CONSIGNE A → D'après le bulletin sur la Loi sur la concurrence, à quelle date les modifications entrent-elles en vigueur ?

EXTRAIT →
┏━━

Bulletin

Avis aux employeurs : entrée en vigueur des modifications apportées aux dispositions relatives au complot criminel de la Loi sur la concurrence du Canada

Auteurs : Anita Banicevic et Alysha Manji-Knight

Les modifications apportées à la Loi sur la concurrence du Canada (la « Loi »), qui entrent en vigueur le 23 juin 2023, feront en sorte que les employeurs non affiliés commettront une infraction criminelle s’ils complotent ou concluent un accord ou un arrangement :

  • « pour fixer, maintenir, réduire ou contrôler les salaires, les traitements ou les conditions d’emploi » (accords de fixation des salaires); ou
  • « pour ne pas solliciter ou embaucher les employés de l’autre employeur » (accords de non-débauchage/de non-sollicitation).

Aux fins des nouvelles infractions, les employeurs sont « affiliés » les uns aux autres s’ils sont sous un contrôle commun, comme dans le cas des sociétés mères, des filiales et des sociétés sœurs.

Les sanctions associées à une violation de ces dispositions sont importantes et comprennent une peine d’emprisonnement pouvant aller jusqu’à 14 ans et/ou des amendes illimitées, à la discrétion du tribunal. En outre, la Loi prévoit un droit d’action pour toute personne ayant subi une perte ou des dommages résultant d’une violation de ces dispositions, ce qui expose les employeurs à des actions collectives.

En adoptant ces nouvelles dispositions, le Canada fait comme d’autres territoires, notamment les États-Unis, et met l’accent sur la protection des employés contre les comportements soi-disant anticoncurrentiels sur le marché du travail. Selon le Bureau de la concurrence (le « Bureau »), le maintien et l’encouragement de la concurrence entre les employeurs se traduisent par des salaires plus élevés, ainsi que par de meilleures conditions d’emploi et perspectives professionnelles pour les employés.

Pour aider les employeurs canadiens à se conformer à ces dispositions, le Bureau a publié des lignes directrices sur leur application qui, bien que non contraignantes, démontrent la position du Bureau concernant l’application de ces infractions.

Nous passons en revue les principaux aspects des nouvelles interdictions de fixation des salaires et de non-débauchage, ainsi que des lignes directrices du Bureau sur l’application de celles-ci, et fournissons des conseils et des facteurs à prendre en compte pour aider les entreprises à gérer les risques reliés à la non-conformité.

Principaux aspects des nouvelles dispositions relatives à la fixation des salaires et au non-débauchage

Les nouveaux accords tombant sous les nouvelles dispositions n’ont pas à être conclus avec des concurrents

Les infractions relatives à la fixation des salaires et au non-débauchage s’appliquent même si les employeurs qui se livrent à la conduite interdite sont ou non en concurrence les uns avec les autres, que ce soit dans la fourniture de biens et de services ou dans l’acquisition de main-d’œuvre. Par conséquent, le champ d’application de ces dispositions est beaucoup plus large que celui des dispositions relatives aux cartels de la Loi. Toutefois, le Bureau note dans ses lignes directrices sur l’application de la Loi qu’il prévoit « concentrer ses efforts d’application de la loi sur les accords de fixation des salaires et de non-débauchage entre des employeurs qui autrement se concurrenceraient dans l’acquisition de main-d’œuvre. »

┗━━

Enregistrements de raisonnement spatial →
┏━━

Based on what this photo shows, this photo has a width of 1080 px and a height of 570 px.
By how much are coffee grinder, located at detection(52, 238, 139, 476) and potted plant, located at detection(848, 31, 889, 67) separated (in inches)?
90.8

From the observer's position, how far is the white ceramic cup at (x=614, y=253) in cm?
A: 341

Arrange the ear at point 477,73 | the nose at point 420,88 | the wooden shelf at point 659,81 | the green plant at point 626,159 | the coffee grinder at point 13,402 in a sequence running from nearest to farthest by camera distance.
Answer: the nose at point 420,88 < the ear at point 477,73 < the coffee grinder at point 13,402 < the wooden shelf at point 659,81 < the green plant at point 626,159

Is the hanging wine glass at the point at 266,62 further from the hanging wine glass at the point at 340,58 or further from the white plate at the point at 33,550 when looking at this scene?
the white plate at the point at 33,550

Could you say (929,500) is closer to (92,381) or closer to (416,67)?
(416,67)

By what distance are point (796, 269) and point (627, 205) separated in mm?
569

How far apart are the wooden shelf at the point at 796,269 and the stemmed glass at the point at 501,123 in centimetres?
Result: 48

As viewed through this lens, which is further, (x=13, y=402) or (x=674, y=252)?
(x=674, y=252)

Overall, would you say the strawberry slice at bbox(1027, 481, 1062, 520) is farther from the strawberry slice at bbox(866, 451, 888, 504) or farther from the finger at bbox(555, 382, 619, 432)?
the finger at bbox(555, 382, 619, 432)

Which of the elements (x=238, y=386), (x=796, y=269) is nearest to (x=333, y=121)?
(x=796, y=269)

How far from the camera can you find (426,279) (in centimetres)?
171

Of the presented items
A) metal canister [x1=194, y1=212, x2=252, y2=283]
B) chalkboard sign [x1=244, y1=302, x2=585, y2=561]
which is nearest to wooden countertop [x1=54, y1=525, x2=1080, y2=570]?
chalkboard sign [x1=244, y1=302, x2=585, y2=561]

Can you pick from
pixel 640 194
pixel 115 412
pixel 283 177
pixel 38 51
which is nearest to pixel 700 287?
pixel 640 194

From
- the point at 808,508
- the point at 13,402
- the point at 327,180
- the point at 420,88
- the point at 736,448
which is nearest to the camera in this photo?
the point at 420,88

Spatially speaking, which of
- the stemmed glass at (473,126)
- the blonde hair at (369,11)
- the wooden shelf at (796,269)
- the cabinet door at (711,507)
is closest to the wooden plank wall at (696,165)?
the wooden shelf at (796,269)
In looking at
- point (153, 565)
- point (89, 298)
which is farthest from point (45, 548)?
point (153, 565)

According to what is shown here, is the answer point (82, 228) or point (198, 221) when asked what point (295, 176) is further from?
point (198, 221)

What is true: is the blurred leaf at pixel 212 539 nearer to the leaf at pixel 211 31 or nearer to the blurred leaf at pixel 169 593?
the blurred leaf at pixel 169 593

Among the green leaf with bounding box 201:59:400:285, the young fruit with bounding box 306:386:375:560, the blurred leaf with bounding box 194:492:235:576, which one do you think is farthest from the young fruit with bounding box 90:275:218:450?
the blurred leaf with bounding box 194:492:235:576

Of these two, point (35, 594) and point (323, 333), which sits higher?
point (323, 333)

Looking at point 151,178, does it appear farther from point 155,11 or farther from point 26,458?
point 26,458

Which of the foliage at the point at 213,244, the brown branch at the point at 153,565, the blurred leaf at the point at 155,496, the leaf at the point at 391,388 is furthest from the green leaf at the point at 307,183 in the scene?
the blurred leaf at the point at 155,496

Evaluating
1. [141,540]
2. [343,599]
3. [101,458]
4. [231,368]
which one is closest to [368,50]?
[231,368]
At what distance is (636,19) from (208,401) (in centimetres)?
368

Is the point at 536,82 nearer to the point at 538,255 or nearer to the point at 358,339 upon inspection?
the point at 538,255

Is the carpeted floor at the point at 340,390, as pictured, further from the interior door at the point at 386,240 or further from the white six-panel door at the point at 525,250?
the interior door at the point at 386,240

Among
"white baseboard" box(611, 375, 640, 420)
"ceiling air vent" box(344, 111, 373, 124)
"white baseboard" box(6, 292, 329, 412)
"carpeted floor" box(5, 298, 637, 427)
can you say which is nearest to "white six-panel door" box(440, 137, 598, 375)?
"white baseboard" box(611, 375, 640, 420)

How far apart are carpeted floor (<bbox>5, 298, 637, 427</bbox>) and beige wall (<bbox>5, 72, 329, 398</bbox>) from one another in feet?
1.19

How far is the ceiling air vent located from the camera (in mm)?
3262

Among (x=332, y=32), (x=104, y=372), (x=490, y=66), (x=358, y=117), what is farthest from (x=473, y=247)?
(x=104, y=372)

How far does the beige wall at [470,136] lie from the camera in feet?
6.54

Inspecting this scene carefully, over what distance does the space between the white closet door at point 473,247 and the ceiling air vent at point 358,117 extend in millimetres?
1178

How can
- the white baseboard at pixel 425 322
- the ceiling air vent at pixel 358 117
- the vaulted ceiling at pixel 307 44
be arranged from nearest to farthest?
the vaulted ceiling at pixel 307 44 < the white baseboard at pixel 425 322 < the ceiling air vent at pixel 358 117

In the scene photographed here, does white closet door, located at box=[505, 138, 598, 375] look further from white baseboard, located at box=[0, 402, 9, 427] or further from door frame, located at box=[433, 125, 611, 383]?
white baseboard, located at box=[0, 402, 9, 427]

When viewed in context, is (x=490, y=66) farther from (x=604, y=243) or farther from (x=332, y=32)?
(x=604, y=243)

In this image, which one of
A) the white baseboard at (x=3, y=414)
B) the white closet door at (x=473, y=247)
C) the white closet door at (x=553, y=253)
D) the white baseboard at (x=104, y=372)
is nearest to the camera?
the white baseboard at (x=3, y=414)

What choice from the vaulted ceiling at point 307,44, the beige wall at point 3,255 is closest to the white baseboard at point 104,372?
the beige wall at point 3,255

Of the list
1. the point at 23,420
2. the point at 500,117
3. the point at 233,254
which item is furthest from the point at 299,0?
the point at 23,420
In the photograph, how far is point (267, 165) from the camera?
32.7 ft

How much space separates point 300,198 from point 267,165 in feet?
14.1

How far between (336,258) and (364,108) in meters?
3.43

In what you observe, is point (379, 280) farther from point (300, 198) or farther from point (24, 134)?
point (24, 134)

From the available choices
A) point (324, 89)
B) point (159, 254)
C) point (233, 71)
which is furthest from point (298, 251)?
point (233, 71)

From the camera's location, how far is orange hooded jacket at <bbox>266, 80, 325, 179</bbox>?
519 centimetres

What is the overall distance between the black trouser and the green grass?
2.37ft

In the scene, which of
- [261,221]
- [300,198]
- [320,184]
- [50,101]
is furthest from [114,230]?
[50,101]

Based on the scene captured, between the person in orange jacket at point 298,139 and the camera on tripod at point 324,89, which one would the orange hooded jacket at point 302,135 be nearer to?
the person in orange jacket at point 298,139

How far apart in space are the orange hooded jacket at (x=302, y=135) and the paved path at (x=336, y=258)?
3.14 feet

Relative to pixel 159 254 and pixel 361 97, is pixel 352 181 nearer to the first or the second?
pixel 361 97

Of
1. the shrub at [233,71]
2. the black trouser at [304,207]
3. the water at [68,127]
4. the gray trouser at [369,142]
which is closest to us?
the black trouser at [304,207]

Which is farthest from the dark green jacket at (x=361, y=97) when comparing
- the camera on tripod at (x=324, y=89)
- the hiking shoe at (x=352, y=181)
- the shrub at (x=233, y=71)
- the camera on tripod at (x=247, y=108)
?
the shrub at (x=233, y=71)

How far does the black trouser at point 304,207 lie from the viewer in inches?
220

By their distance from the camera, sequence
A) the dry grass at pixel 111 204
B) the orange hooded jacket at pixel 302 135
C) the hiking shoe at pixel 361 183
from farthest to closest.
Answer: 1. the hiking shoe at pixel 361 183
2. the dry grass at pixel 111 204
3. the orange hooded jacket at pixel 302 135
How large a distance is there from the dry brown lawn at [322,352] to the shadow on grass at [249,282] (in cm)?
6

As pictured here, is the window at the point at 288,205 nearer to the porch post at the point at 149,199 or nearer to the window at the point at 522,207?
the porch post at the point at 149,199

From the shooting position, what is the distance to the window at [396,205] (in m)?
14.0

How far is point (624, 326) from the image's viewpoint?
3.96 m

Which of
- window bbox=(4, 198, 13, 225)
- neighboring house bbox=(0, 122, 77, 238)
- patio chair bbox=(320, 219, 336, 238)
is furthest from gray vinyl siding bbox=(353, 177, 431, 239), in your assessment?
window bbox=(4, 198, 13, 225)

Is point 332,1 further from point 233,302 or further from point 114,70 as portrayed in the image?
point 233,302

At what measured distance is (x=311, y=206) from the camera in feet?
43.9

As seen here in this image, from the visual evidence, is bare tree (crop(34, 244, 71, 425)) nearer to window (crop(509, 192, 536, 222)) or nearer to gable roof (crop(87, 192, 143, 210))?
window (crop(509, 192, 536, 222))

┗━━

CONSIGNE B → Veuillez restituer à l'identique les lignes des enregistrements, en partant du début des enregistrements et en allant jusqu'à la ligne contenant « Answer: the nose », celle-ci comprise.

CORRIGÉ DÉTAILLÉ A → Le 23 juin 2023.

CORRIGÉ DÉTAILLÉ B →
Based on what this photo shows, this photo has a width of 1080 px and a height of 570 px.
By how much are coffee grinder, located at detection(52, 238, 139, 476) and potted plant, located at detection(848, 31, 889, 67) separated (in inches)?
90.8

From the observer's position, how far is the white ceramic cup at (x=614, y=253) in cm?
A: 341

Arrange the ear at point 477,73 | the nose at point 420,88 | the wooden shelf at point 659,81 | the green plant at point 626,159 | the coffee grinder at point 13,402 in a sequence running from nearest to farthest by camera distance.
Answer: the nose at point 420,88 < the ear at point 477,73 < the coffee grinder at point 13,402 < the wooden shelf at point 659,81 < the green plant at point 626,159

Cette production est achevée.